Photo Credit: The Associated Press

RIO DE JANEIRO — More than 3,000 police and soldiers backed by armored personnel carriers raced into Brazil’s biggest slum before dawn Sunday, gaining control of a slum long ruled by a drug gang.

The takeover of the Rocinha neighborhood was the most ambitious operation yet in an effort to increase security before Rio hosts the final matches of the 2014 World Cup and the 2016 Olympics.

The head of state security and chief architect of Rio’s shantytown pacification program, Jose Mariano Beltrame, called the operation a major success and a big step toward breaking drug traffickers’ hold on key parts of Rio.

“We have taken over areas that for 30 or 40 years were in the hands of ... a parallel power,” he said. “It’s one of the biggest shantytowns in the Americas if not the world. We’re returning dignity and territory to people.”

The action in Rocinha is part of a campaign to drive the drug gangs out of the city’s slums.

Authorities said it took just 90 minutes to seize control of Rocinha. Police simultaneously overran the neighboring Vidigal slum, also previously dominated by the Friends of Friends drug gang.
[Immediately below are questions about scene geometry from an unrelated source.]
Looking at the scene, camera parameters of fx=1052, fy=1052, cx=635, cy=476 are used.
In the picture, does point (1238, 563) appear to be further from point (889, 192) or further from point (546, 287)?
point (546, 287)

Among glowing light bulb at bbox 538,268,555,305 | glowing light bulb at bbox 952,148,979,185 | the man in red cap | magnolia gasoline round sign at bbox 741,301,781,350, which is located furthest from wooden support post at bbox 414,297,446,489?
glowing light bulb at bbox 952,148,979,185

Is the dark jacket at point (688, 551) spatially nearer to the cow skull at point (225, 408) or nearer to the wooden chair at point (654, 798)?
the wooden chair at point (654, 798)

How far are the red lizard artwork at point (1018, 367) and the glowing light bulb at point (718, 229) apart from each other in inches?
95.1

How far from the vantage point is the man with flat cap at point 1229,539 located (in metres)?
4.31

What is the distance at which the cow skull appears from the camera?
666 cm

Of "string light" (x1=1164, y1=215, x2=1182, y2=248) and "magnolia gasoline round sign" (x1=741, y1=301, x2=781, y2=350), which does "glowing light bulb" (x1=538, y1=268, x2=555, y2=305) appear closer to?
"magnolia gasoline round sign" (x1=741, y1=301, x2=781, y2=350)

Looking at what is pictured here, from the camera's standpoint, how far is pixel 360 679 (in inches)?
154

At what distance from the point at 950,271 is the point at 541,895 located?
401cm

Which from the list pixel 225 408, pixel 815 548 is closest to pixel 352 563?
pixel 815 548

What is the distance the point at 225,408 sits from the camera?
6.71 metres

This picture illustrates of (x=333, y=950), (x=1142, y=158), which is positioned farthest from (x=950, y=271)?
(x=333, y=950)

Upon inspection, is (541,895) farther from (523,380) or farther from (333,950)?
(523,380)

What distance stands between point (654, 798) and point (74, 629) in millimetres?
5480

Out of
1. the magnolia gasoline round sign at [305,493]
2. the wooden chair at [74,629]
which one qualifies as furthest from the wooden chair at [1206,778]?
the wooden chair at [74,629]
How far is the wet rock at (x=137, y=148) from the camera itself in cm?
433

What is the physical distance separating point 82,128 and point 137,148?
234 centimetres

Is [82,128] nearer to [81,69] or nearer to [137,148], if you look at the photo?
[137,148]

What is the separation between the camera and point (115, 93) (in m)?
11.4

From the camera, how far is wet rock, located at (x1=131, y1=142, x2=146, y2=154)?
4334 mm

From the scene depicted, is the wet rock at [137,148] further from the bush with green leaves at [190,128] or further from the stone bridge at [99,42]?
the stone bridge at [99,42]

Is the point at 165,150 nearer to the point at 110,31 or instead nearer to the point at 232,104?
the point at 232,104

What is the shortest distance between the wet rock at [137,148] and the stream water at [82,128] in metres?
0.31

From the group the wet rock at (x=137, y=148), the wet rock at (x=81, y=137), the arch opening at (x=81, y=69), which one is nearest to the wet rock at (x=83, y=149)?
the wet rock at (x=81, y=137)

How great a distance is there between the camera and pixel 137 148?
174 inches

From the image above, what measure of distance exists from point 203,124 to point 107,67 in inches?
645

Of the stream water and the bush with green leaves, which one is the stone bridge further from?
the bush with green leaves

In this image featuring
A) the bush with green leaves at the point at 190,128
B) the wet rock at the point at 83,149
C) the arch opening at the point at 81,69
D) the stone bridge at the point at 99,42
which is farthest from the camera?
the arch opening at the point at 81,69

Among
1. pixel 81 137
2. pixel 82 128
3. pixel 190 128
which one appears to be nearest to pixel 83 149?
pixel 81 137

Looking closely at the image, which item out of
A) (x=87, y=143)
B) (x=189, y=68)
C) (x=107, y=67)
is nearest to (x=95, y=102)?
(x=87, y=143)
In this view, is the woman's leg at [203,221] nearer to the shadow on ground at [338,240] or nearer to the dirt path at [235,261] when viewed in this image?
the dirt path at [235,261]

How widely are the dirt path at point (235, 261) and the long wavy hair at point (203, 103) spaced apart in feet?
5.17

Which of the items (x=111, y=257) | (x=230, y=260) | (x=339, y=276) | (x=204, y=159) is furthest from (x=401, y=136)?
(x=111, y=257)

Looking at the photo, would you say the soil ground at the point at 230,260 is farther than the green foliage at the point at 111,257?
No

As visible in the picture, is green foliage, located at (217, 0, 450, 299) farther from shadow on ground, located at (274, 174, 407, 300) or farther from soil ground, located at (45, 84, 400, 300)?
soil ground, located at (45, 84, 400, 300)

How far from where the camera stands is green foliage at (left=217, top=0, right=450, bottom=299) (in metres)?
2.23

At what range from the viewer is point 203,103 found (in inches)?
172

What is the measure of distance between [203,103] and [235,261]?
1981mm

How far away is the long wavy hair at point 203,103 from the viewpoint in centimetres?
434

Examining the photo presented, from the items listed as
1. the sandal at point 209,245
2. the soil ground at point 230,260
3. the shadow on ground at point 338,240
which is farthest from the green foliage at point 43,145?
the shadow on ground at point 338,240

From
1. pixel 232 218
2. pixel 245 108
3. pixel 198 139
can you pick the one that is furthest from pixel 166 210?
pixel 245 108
Both slums sit between two of Rio’s richest neighborhoods. Police methodically cleared alleys and streets on their way up steep, winding roads.

Huey helicopters swarmed over the slum, crisscrossing the hill and flying low over the jungle surrounding the slum, as police hunted down suspects who might have fled into the forest. By evening, police said they made just four arrests.

Police discovered a house they said belonged to the No. 2 gang leader, Sandro Luiz de Paula Amorim, known as “Peixe,” who was captured by police when they encircled Rocinha with roadblocks.

In stark contrast to the impoverished shacks around it, Amorim’s three-story home was outfitted with a large whirlpool bath, swimming pool, aquarium, high definition TV and a book: the ancient Chinese military text “Art of War.”

A resident applauded the police. “Tell the world we’re not all drug traffickers! We’re working people and now they’re coming to liberate us,” a man yelled at police.